The virus scans computer drives for a bunch of file extensions and the respective files, once found, will get encrypted using AES algorithm. It then comes up with a warning message that provides some details of what happened:
“Your important files (including those on the network disks, USB, etc): photos, videos, documents, etc. were encrypted with our CryptoLocker virus. The only way to get your files back is to pay us. Otherwise, your files with be lost.”
The payment mentioned in the above message is supposed to be submitted in Bitcoins, with the amount being equivalent of about 500 USD. Each infected user gets a unique Bitcoin address assigned to them. Unless paid within three days, the ransom will increase. What the criminals essentially suggest is to buy decryption software that has the private crypto key at its disposal so that the hijacked files can be recovered. But this is extortion in its purest form therefore, instead of giving in to the bad guys, it’s strongly recommended to try several workarounds provided in the next part of this tutorial. Be advised removing CryptoLocker is not going to fix the problem in the context of file recovery, but it’s mandatory as part of the overall operating system cleanup.
This is an exclusively efficient method for taking care of malware overall and ransomware threats in particular. The use of a reputable security suite ensures scrupulous detection of all virus components and a complete removal thereof in a single click. Be advised, though, that uninstalling this infection and recovering your files are two different things, but the need to remove the pest is indisputable as it has been reported to promote other Trojans while operating.
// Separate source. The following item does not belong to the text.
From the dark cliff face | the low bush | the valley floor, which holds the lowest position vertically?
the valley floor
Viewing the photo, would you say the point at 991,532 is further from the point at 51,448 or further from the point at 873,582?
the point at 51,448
It has been mentioned that CryptoLocker applies strong crypto to render files inaccessible, so there’s no magic wand that restores all of the encrypted data in the blink of an eye, except of course submitting the unthinkable ransom. There do exist techniques, though, which can lend you a helping hand in recovering the important stuff – learn what those are.
Automatic file recovery software
It’s kind of interesting to know that CryptoLocker erases the original files in an unencrypted form. It’s the copies that undergo the ransomware’s crypto processing. So tools like Data Recovery Pro can restore the deleted objects even if they got removed in a secure way. This workaround is definitely worthwhile as it proved to be fairly effective.
Shadow Volume Copies
This approach relies on the native Windows backup of files on the computer, which is conducted at each restore point. There is an important condition to this method: it works if the System Restore feature was toggled on before the contamination. Also, if changes were made to a file after the most recent restore point, they won’t be reflected in the recovered file version.
The Properties dialog for random files has a tab called Previous Versions. That’s where the backed up versions are displayed and can be recovered from. So right-click on a file, go to Properties, hit the above-mentioned tab and select the Copy or Restore option, depending on the location you would like it recovered to.
The above process can be automated with a tool called Shadow Explorer. It basically does the same thing (retrieving Shadow Volume Copies), but in a more convenient way. So download and install the application, run it and browse to files and folders whose previous versions you wish to be restored. To get the job done, right-click on any of the entries and select the Export feature.
Out of all the options that aren’t ransom-related, this one is the most optimal. In the event you had been backing up your information to an external server before the ransomware hit your PC, restoring the files encrypted by CryptoLocker is as simple as logging into the respective interface, selecting the right files and initiating the restore transaction proper. Before you do so, however, be sure to completely remove the ransomware from your computer.
In case you chose to stick to the manual cleanup technique, some fragments of the ransomware may have stayed as obfuscated objects in the operating system or registry entries. To make sure there are no malicious components of the CryptoLocker virus left, have your computer scanned with a reliable malware security suite.